From Table 3, it is possible to deduce that our proposal outperforms other technologies by providing a multi-disease classification using whole blood without pre-treatment. This goal is achieved by taking advantage of the versatility of PA effect coupled with advanced methods for data modeling and processing.

4.4 Perspectives and challenges in photoacoustic data modeling

The proposed dynamical modeling approach has several advantages compared to the classical methods for analyzing PA data. However, there are some perspectives and challenges that must be taken into account in further works. The data-driven approach in PA could be applied in several clinical and biomedical scenarios, such as medical diagnosis, health monitoring, blood medical research, and development of point-of-care devices. Within this framework, PA analysis would be able to identify specific biomarkers for disease detection and monitoring in the kidney, heart, liver, and blood, for instance. Moreover, the development of the dynamical modeling approach could be integrated into portable devices or handheld non-invasive scanners, allowing a quickly assessment of a patient’s health status or screening for specific conditions. Also, the model-based approach could be an attractive method for PA signal deconvolution, an open problem in PA tomography [61]. Altogether, these improvements could be a significant progress toward novel algorithms for automated analysis in biomedical diagnosis.

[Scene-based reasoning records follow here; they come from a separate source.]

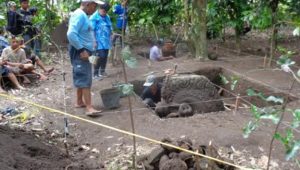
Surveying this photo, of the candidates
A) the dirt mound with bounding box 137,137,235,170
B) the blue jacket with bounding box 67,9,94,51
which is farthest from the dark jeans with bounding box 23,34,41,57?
the dirt mound with bounding box 137,137,235,170

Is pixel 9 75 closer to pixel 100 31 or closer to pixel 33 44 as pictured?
pixel 100 31

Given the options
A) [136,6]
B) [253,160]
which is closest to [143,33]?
[136,6]

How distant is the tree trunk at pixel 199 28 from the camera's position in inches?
397

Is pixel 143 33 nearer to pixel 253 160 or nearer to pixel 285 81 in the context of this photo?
pixel 285 81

Particularly, despite its promising applications, the use of data-driven models for blood sample classification also presents some limitations and challenges. For instance, sample variability requires attention to detect and discriminate outliers to provide accurate results. The data availability can be limited, challenging, and time-consuming, but are necessary to train algorithms with high specificity and accuracy. Also, validating the dynamical models using real-world samples and clinical trials is crucial to ensure their effectiveness in practical settings. Finally, it is worth saying that data-driven methods do not replace medical oversight and expertise but pretend to be complementary tools to support medical decision-making, and the results should always be validated and reviewed by trained healthcare professionals. In summary, data-driven dynamical models have the ability to classify blood samples in several real-world applications, but also present challenges and limitations that must be addressed to ensure their accuracy, validity, and ethics in practical settings.

5 Conclusion

In this work, we introduced an attractive method to derive dynamic models of photoacoustic signals to classify human blood samples. We showed how state-space models, estimated via subspace identification, are an attractive method to analyze whole human blood samples using raw photoacoustic data. Also, a parametric analysis was carried out to relate the erythrocytes’ size, shape, and volume in the evaluated blood samples. Moreover, the model parameters served as features of the photoacoustic signals to classify it according to blood physiological conditions. The performance of the model-based approach exhibited superiority when compared with classical time- and frequency-domain features and autoregressive models using linear discriminant analysis. The versatility of our proposal shows its potential to translate into clinical applications for detecting, at the point-of-care, the progress of hematological diseases and tracking the efficacy of treatments. Finally, this work could strengthen novel trends in model-based photoacoustic analysis to speed up the experimental process as a complementary tool for clinical diagnosis.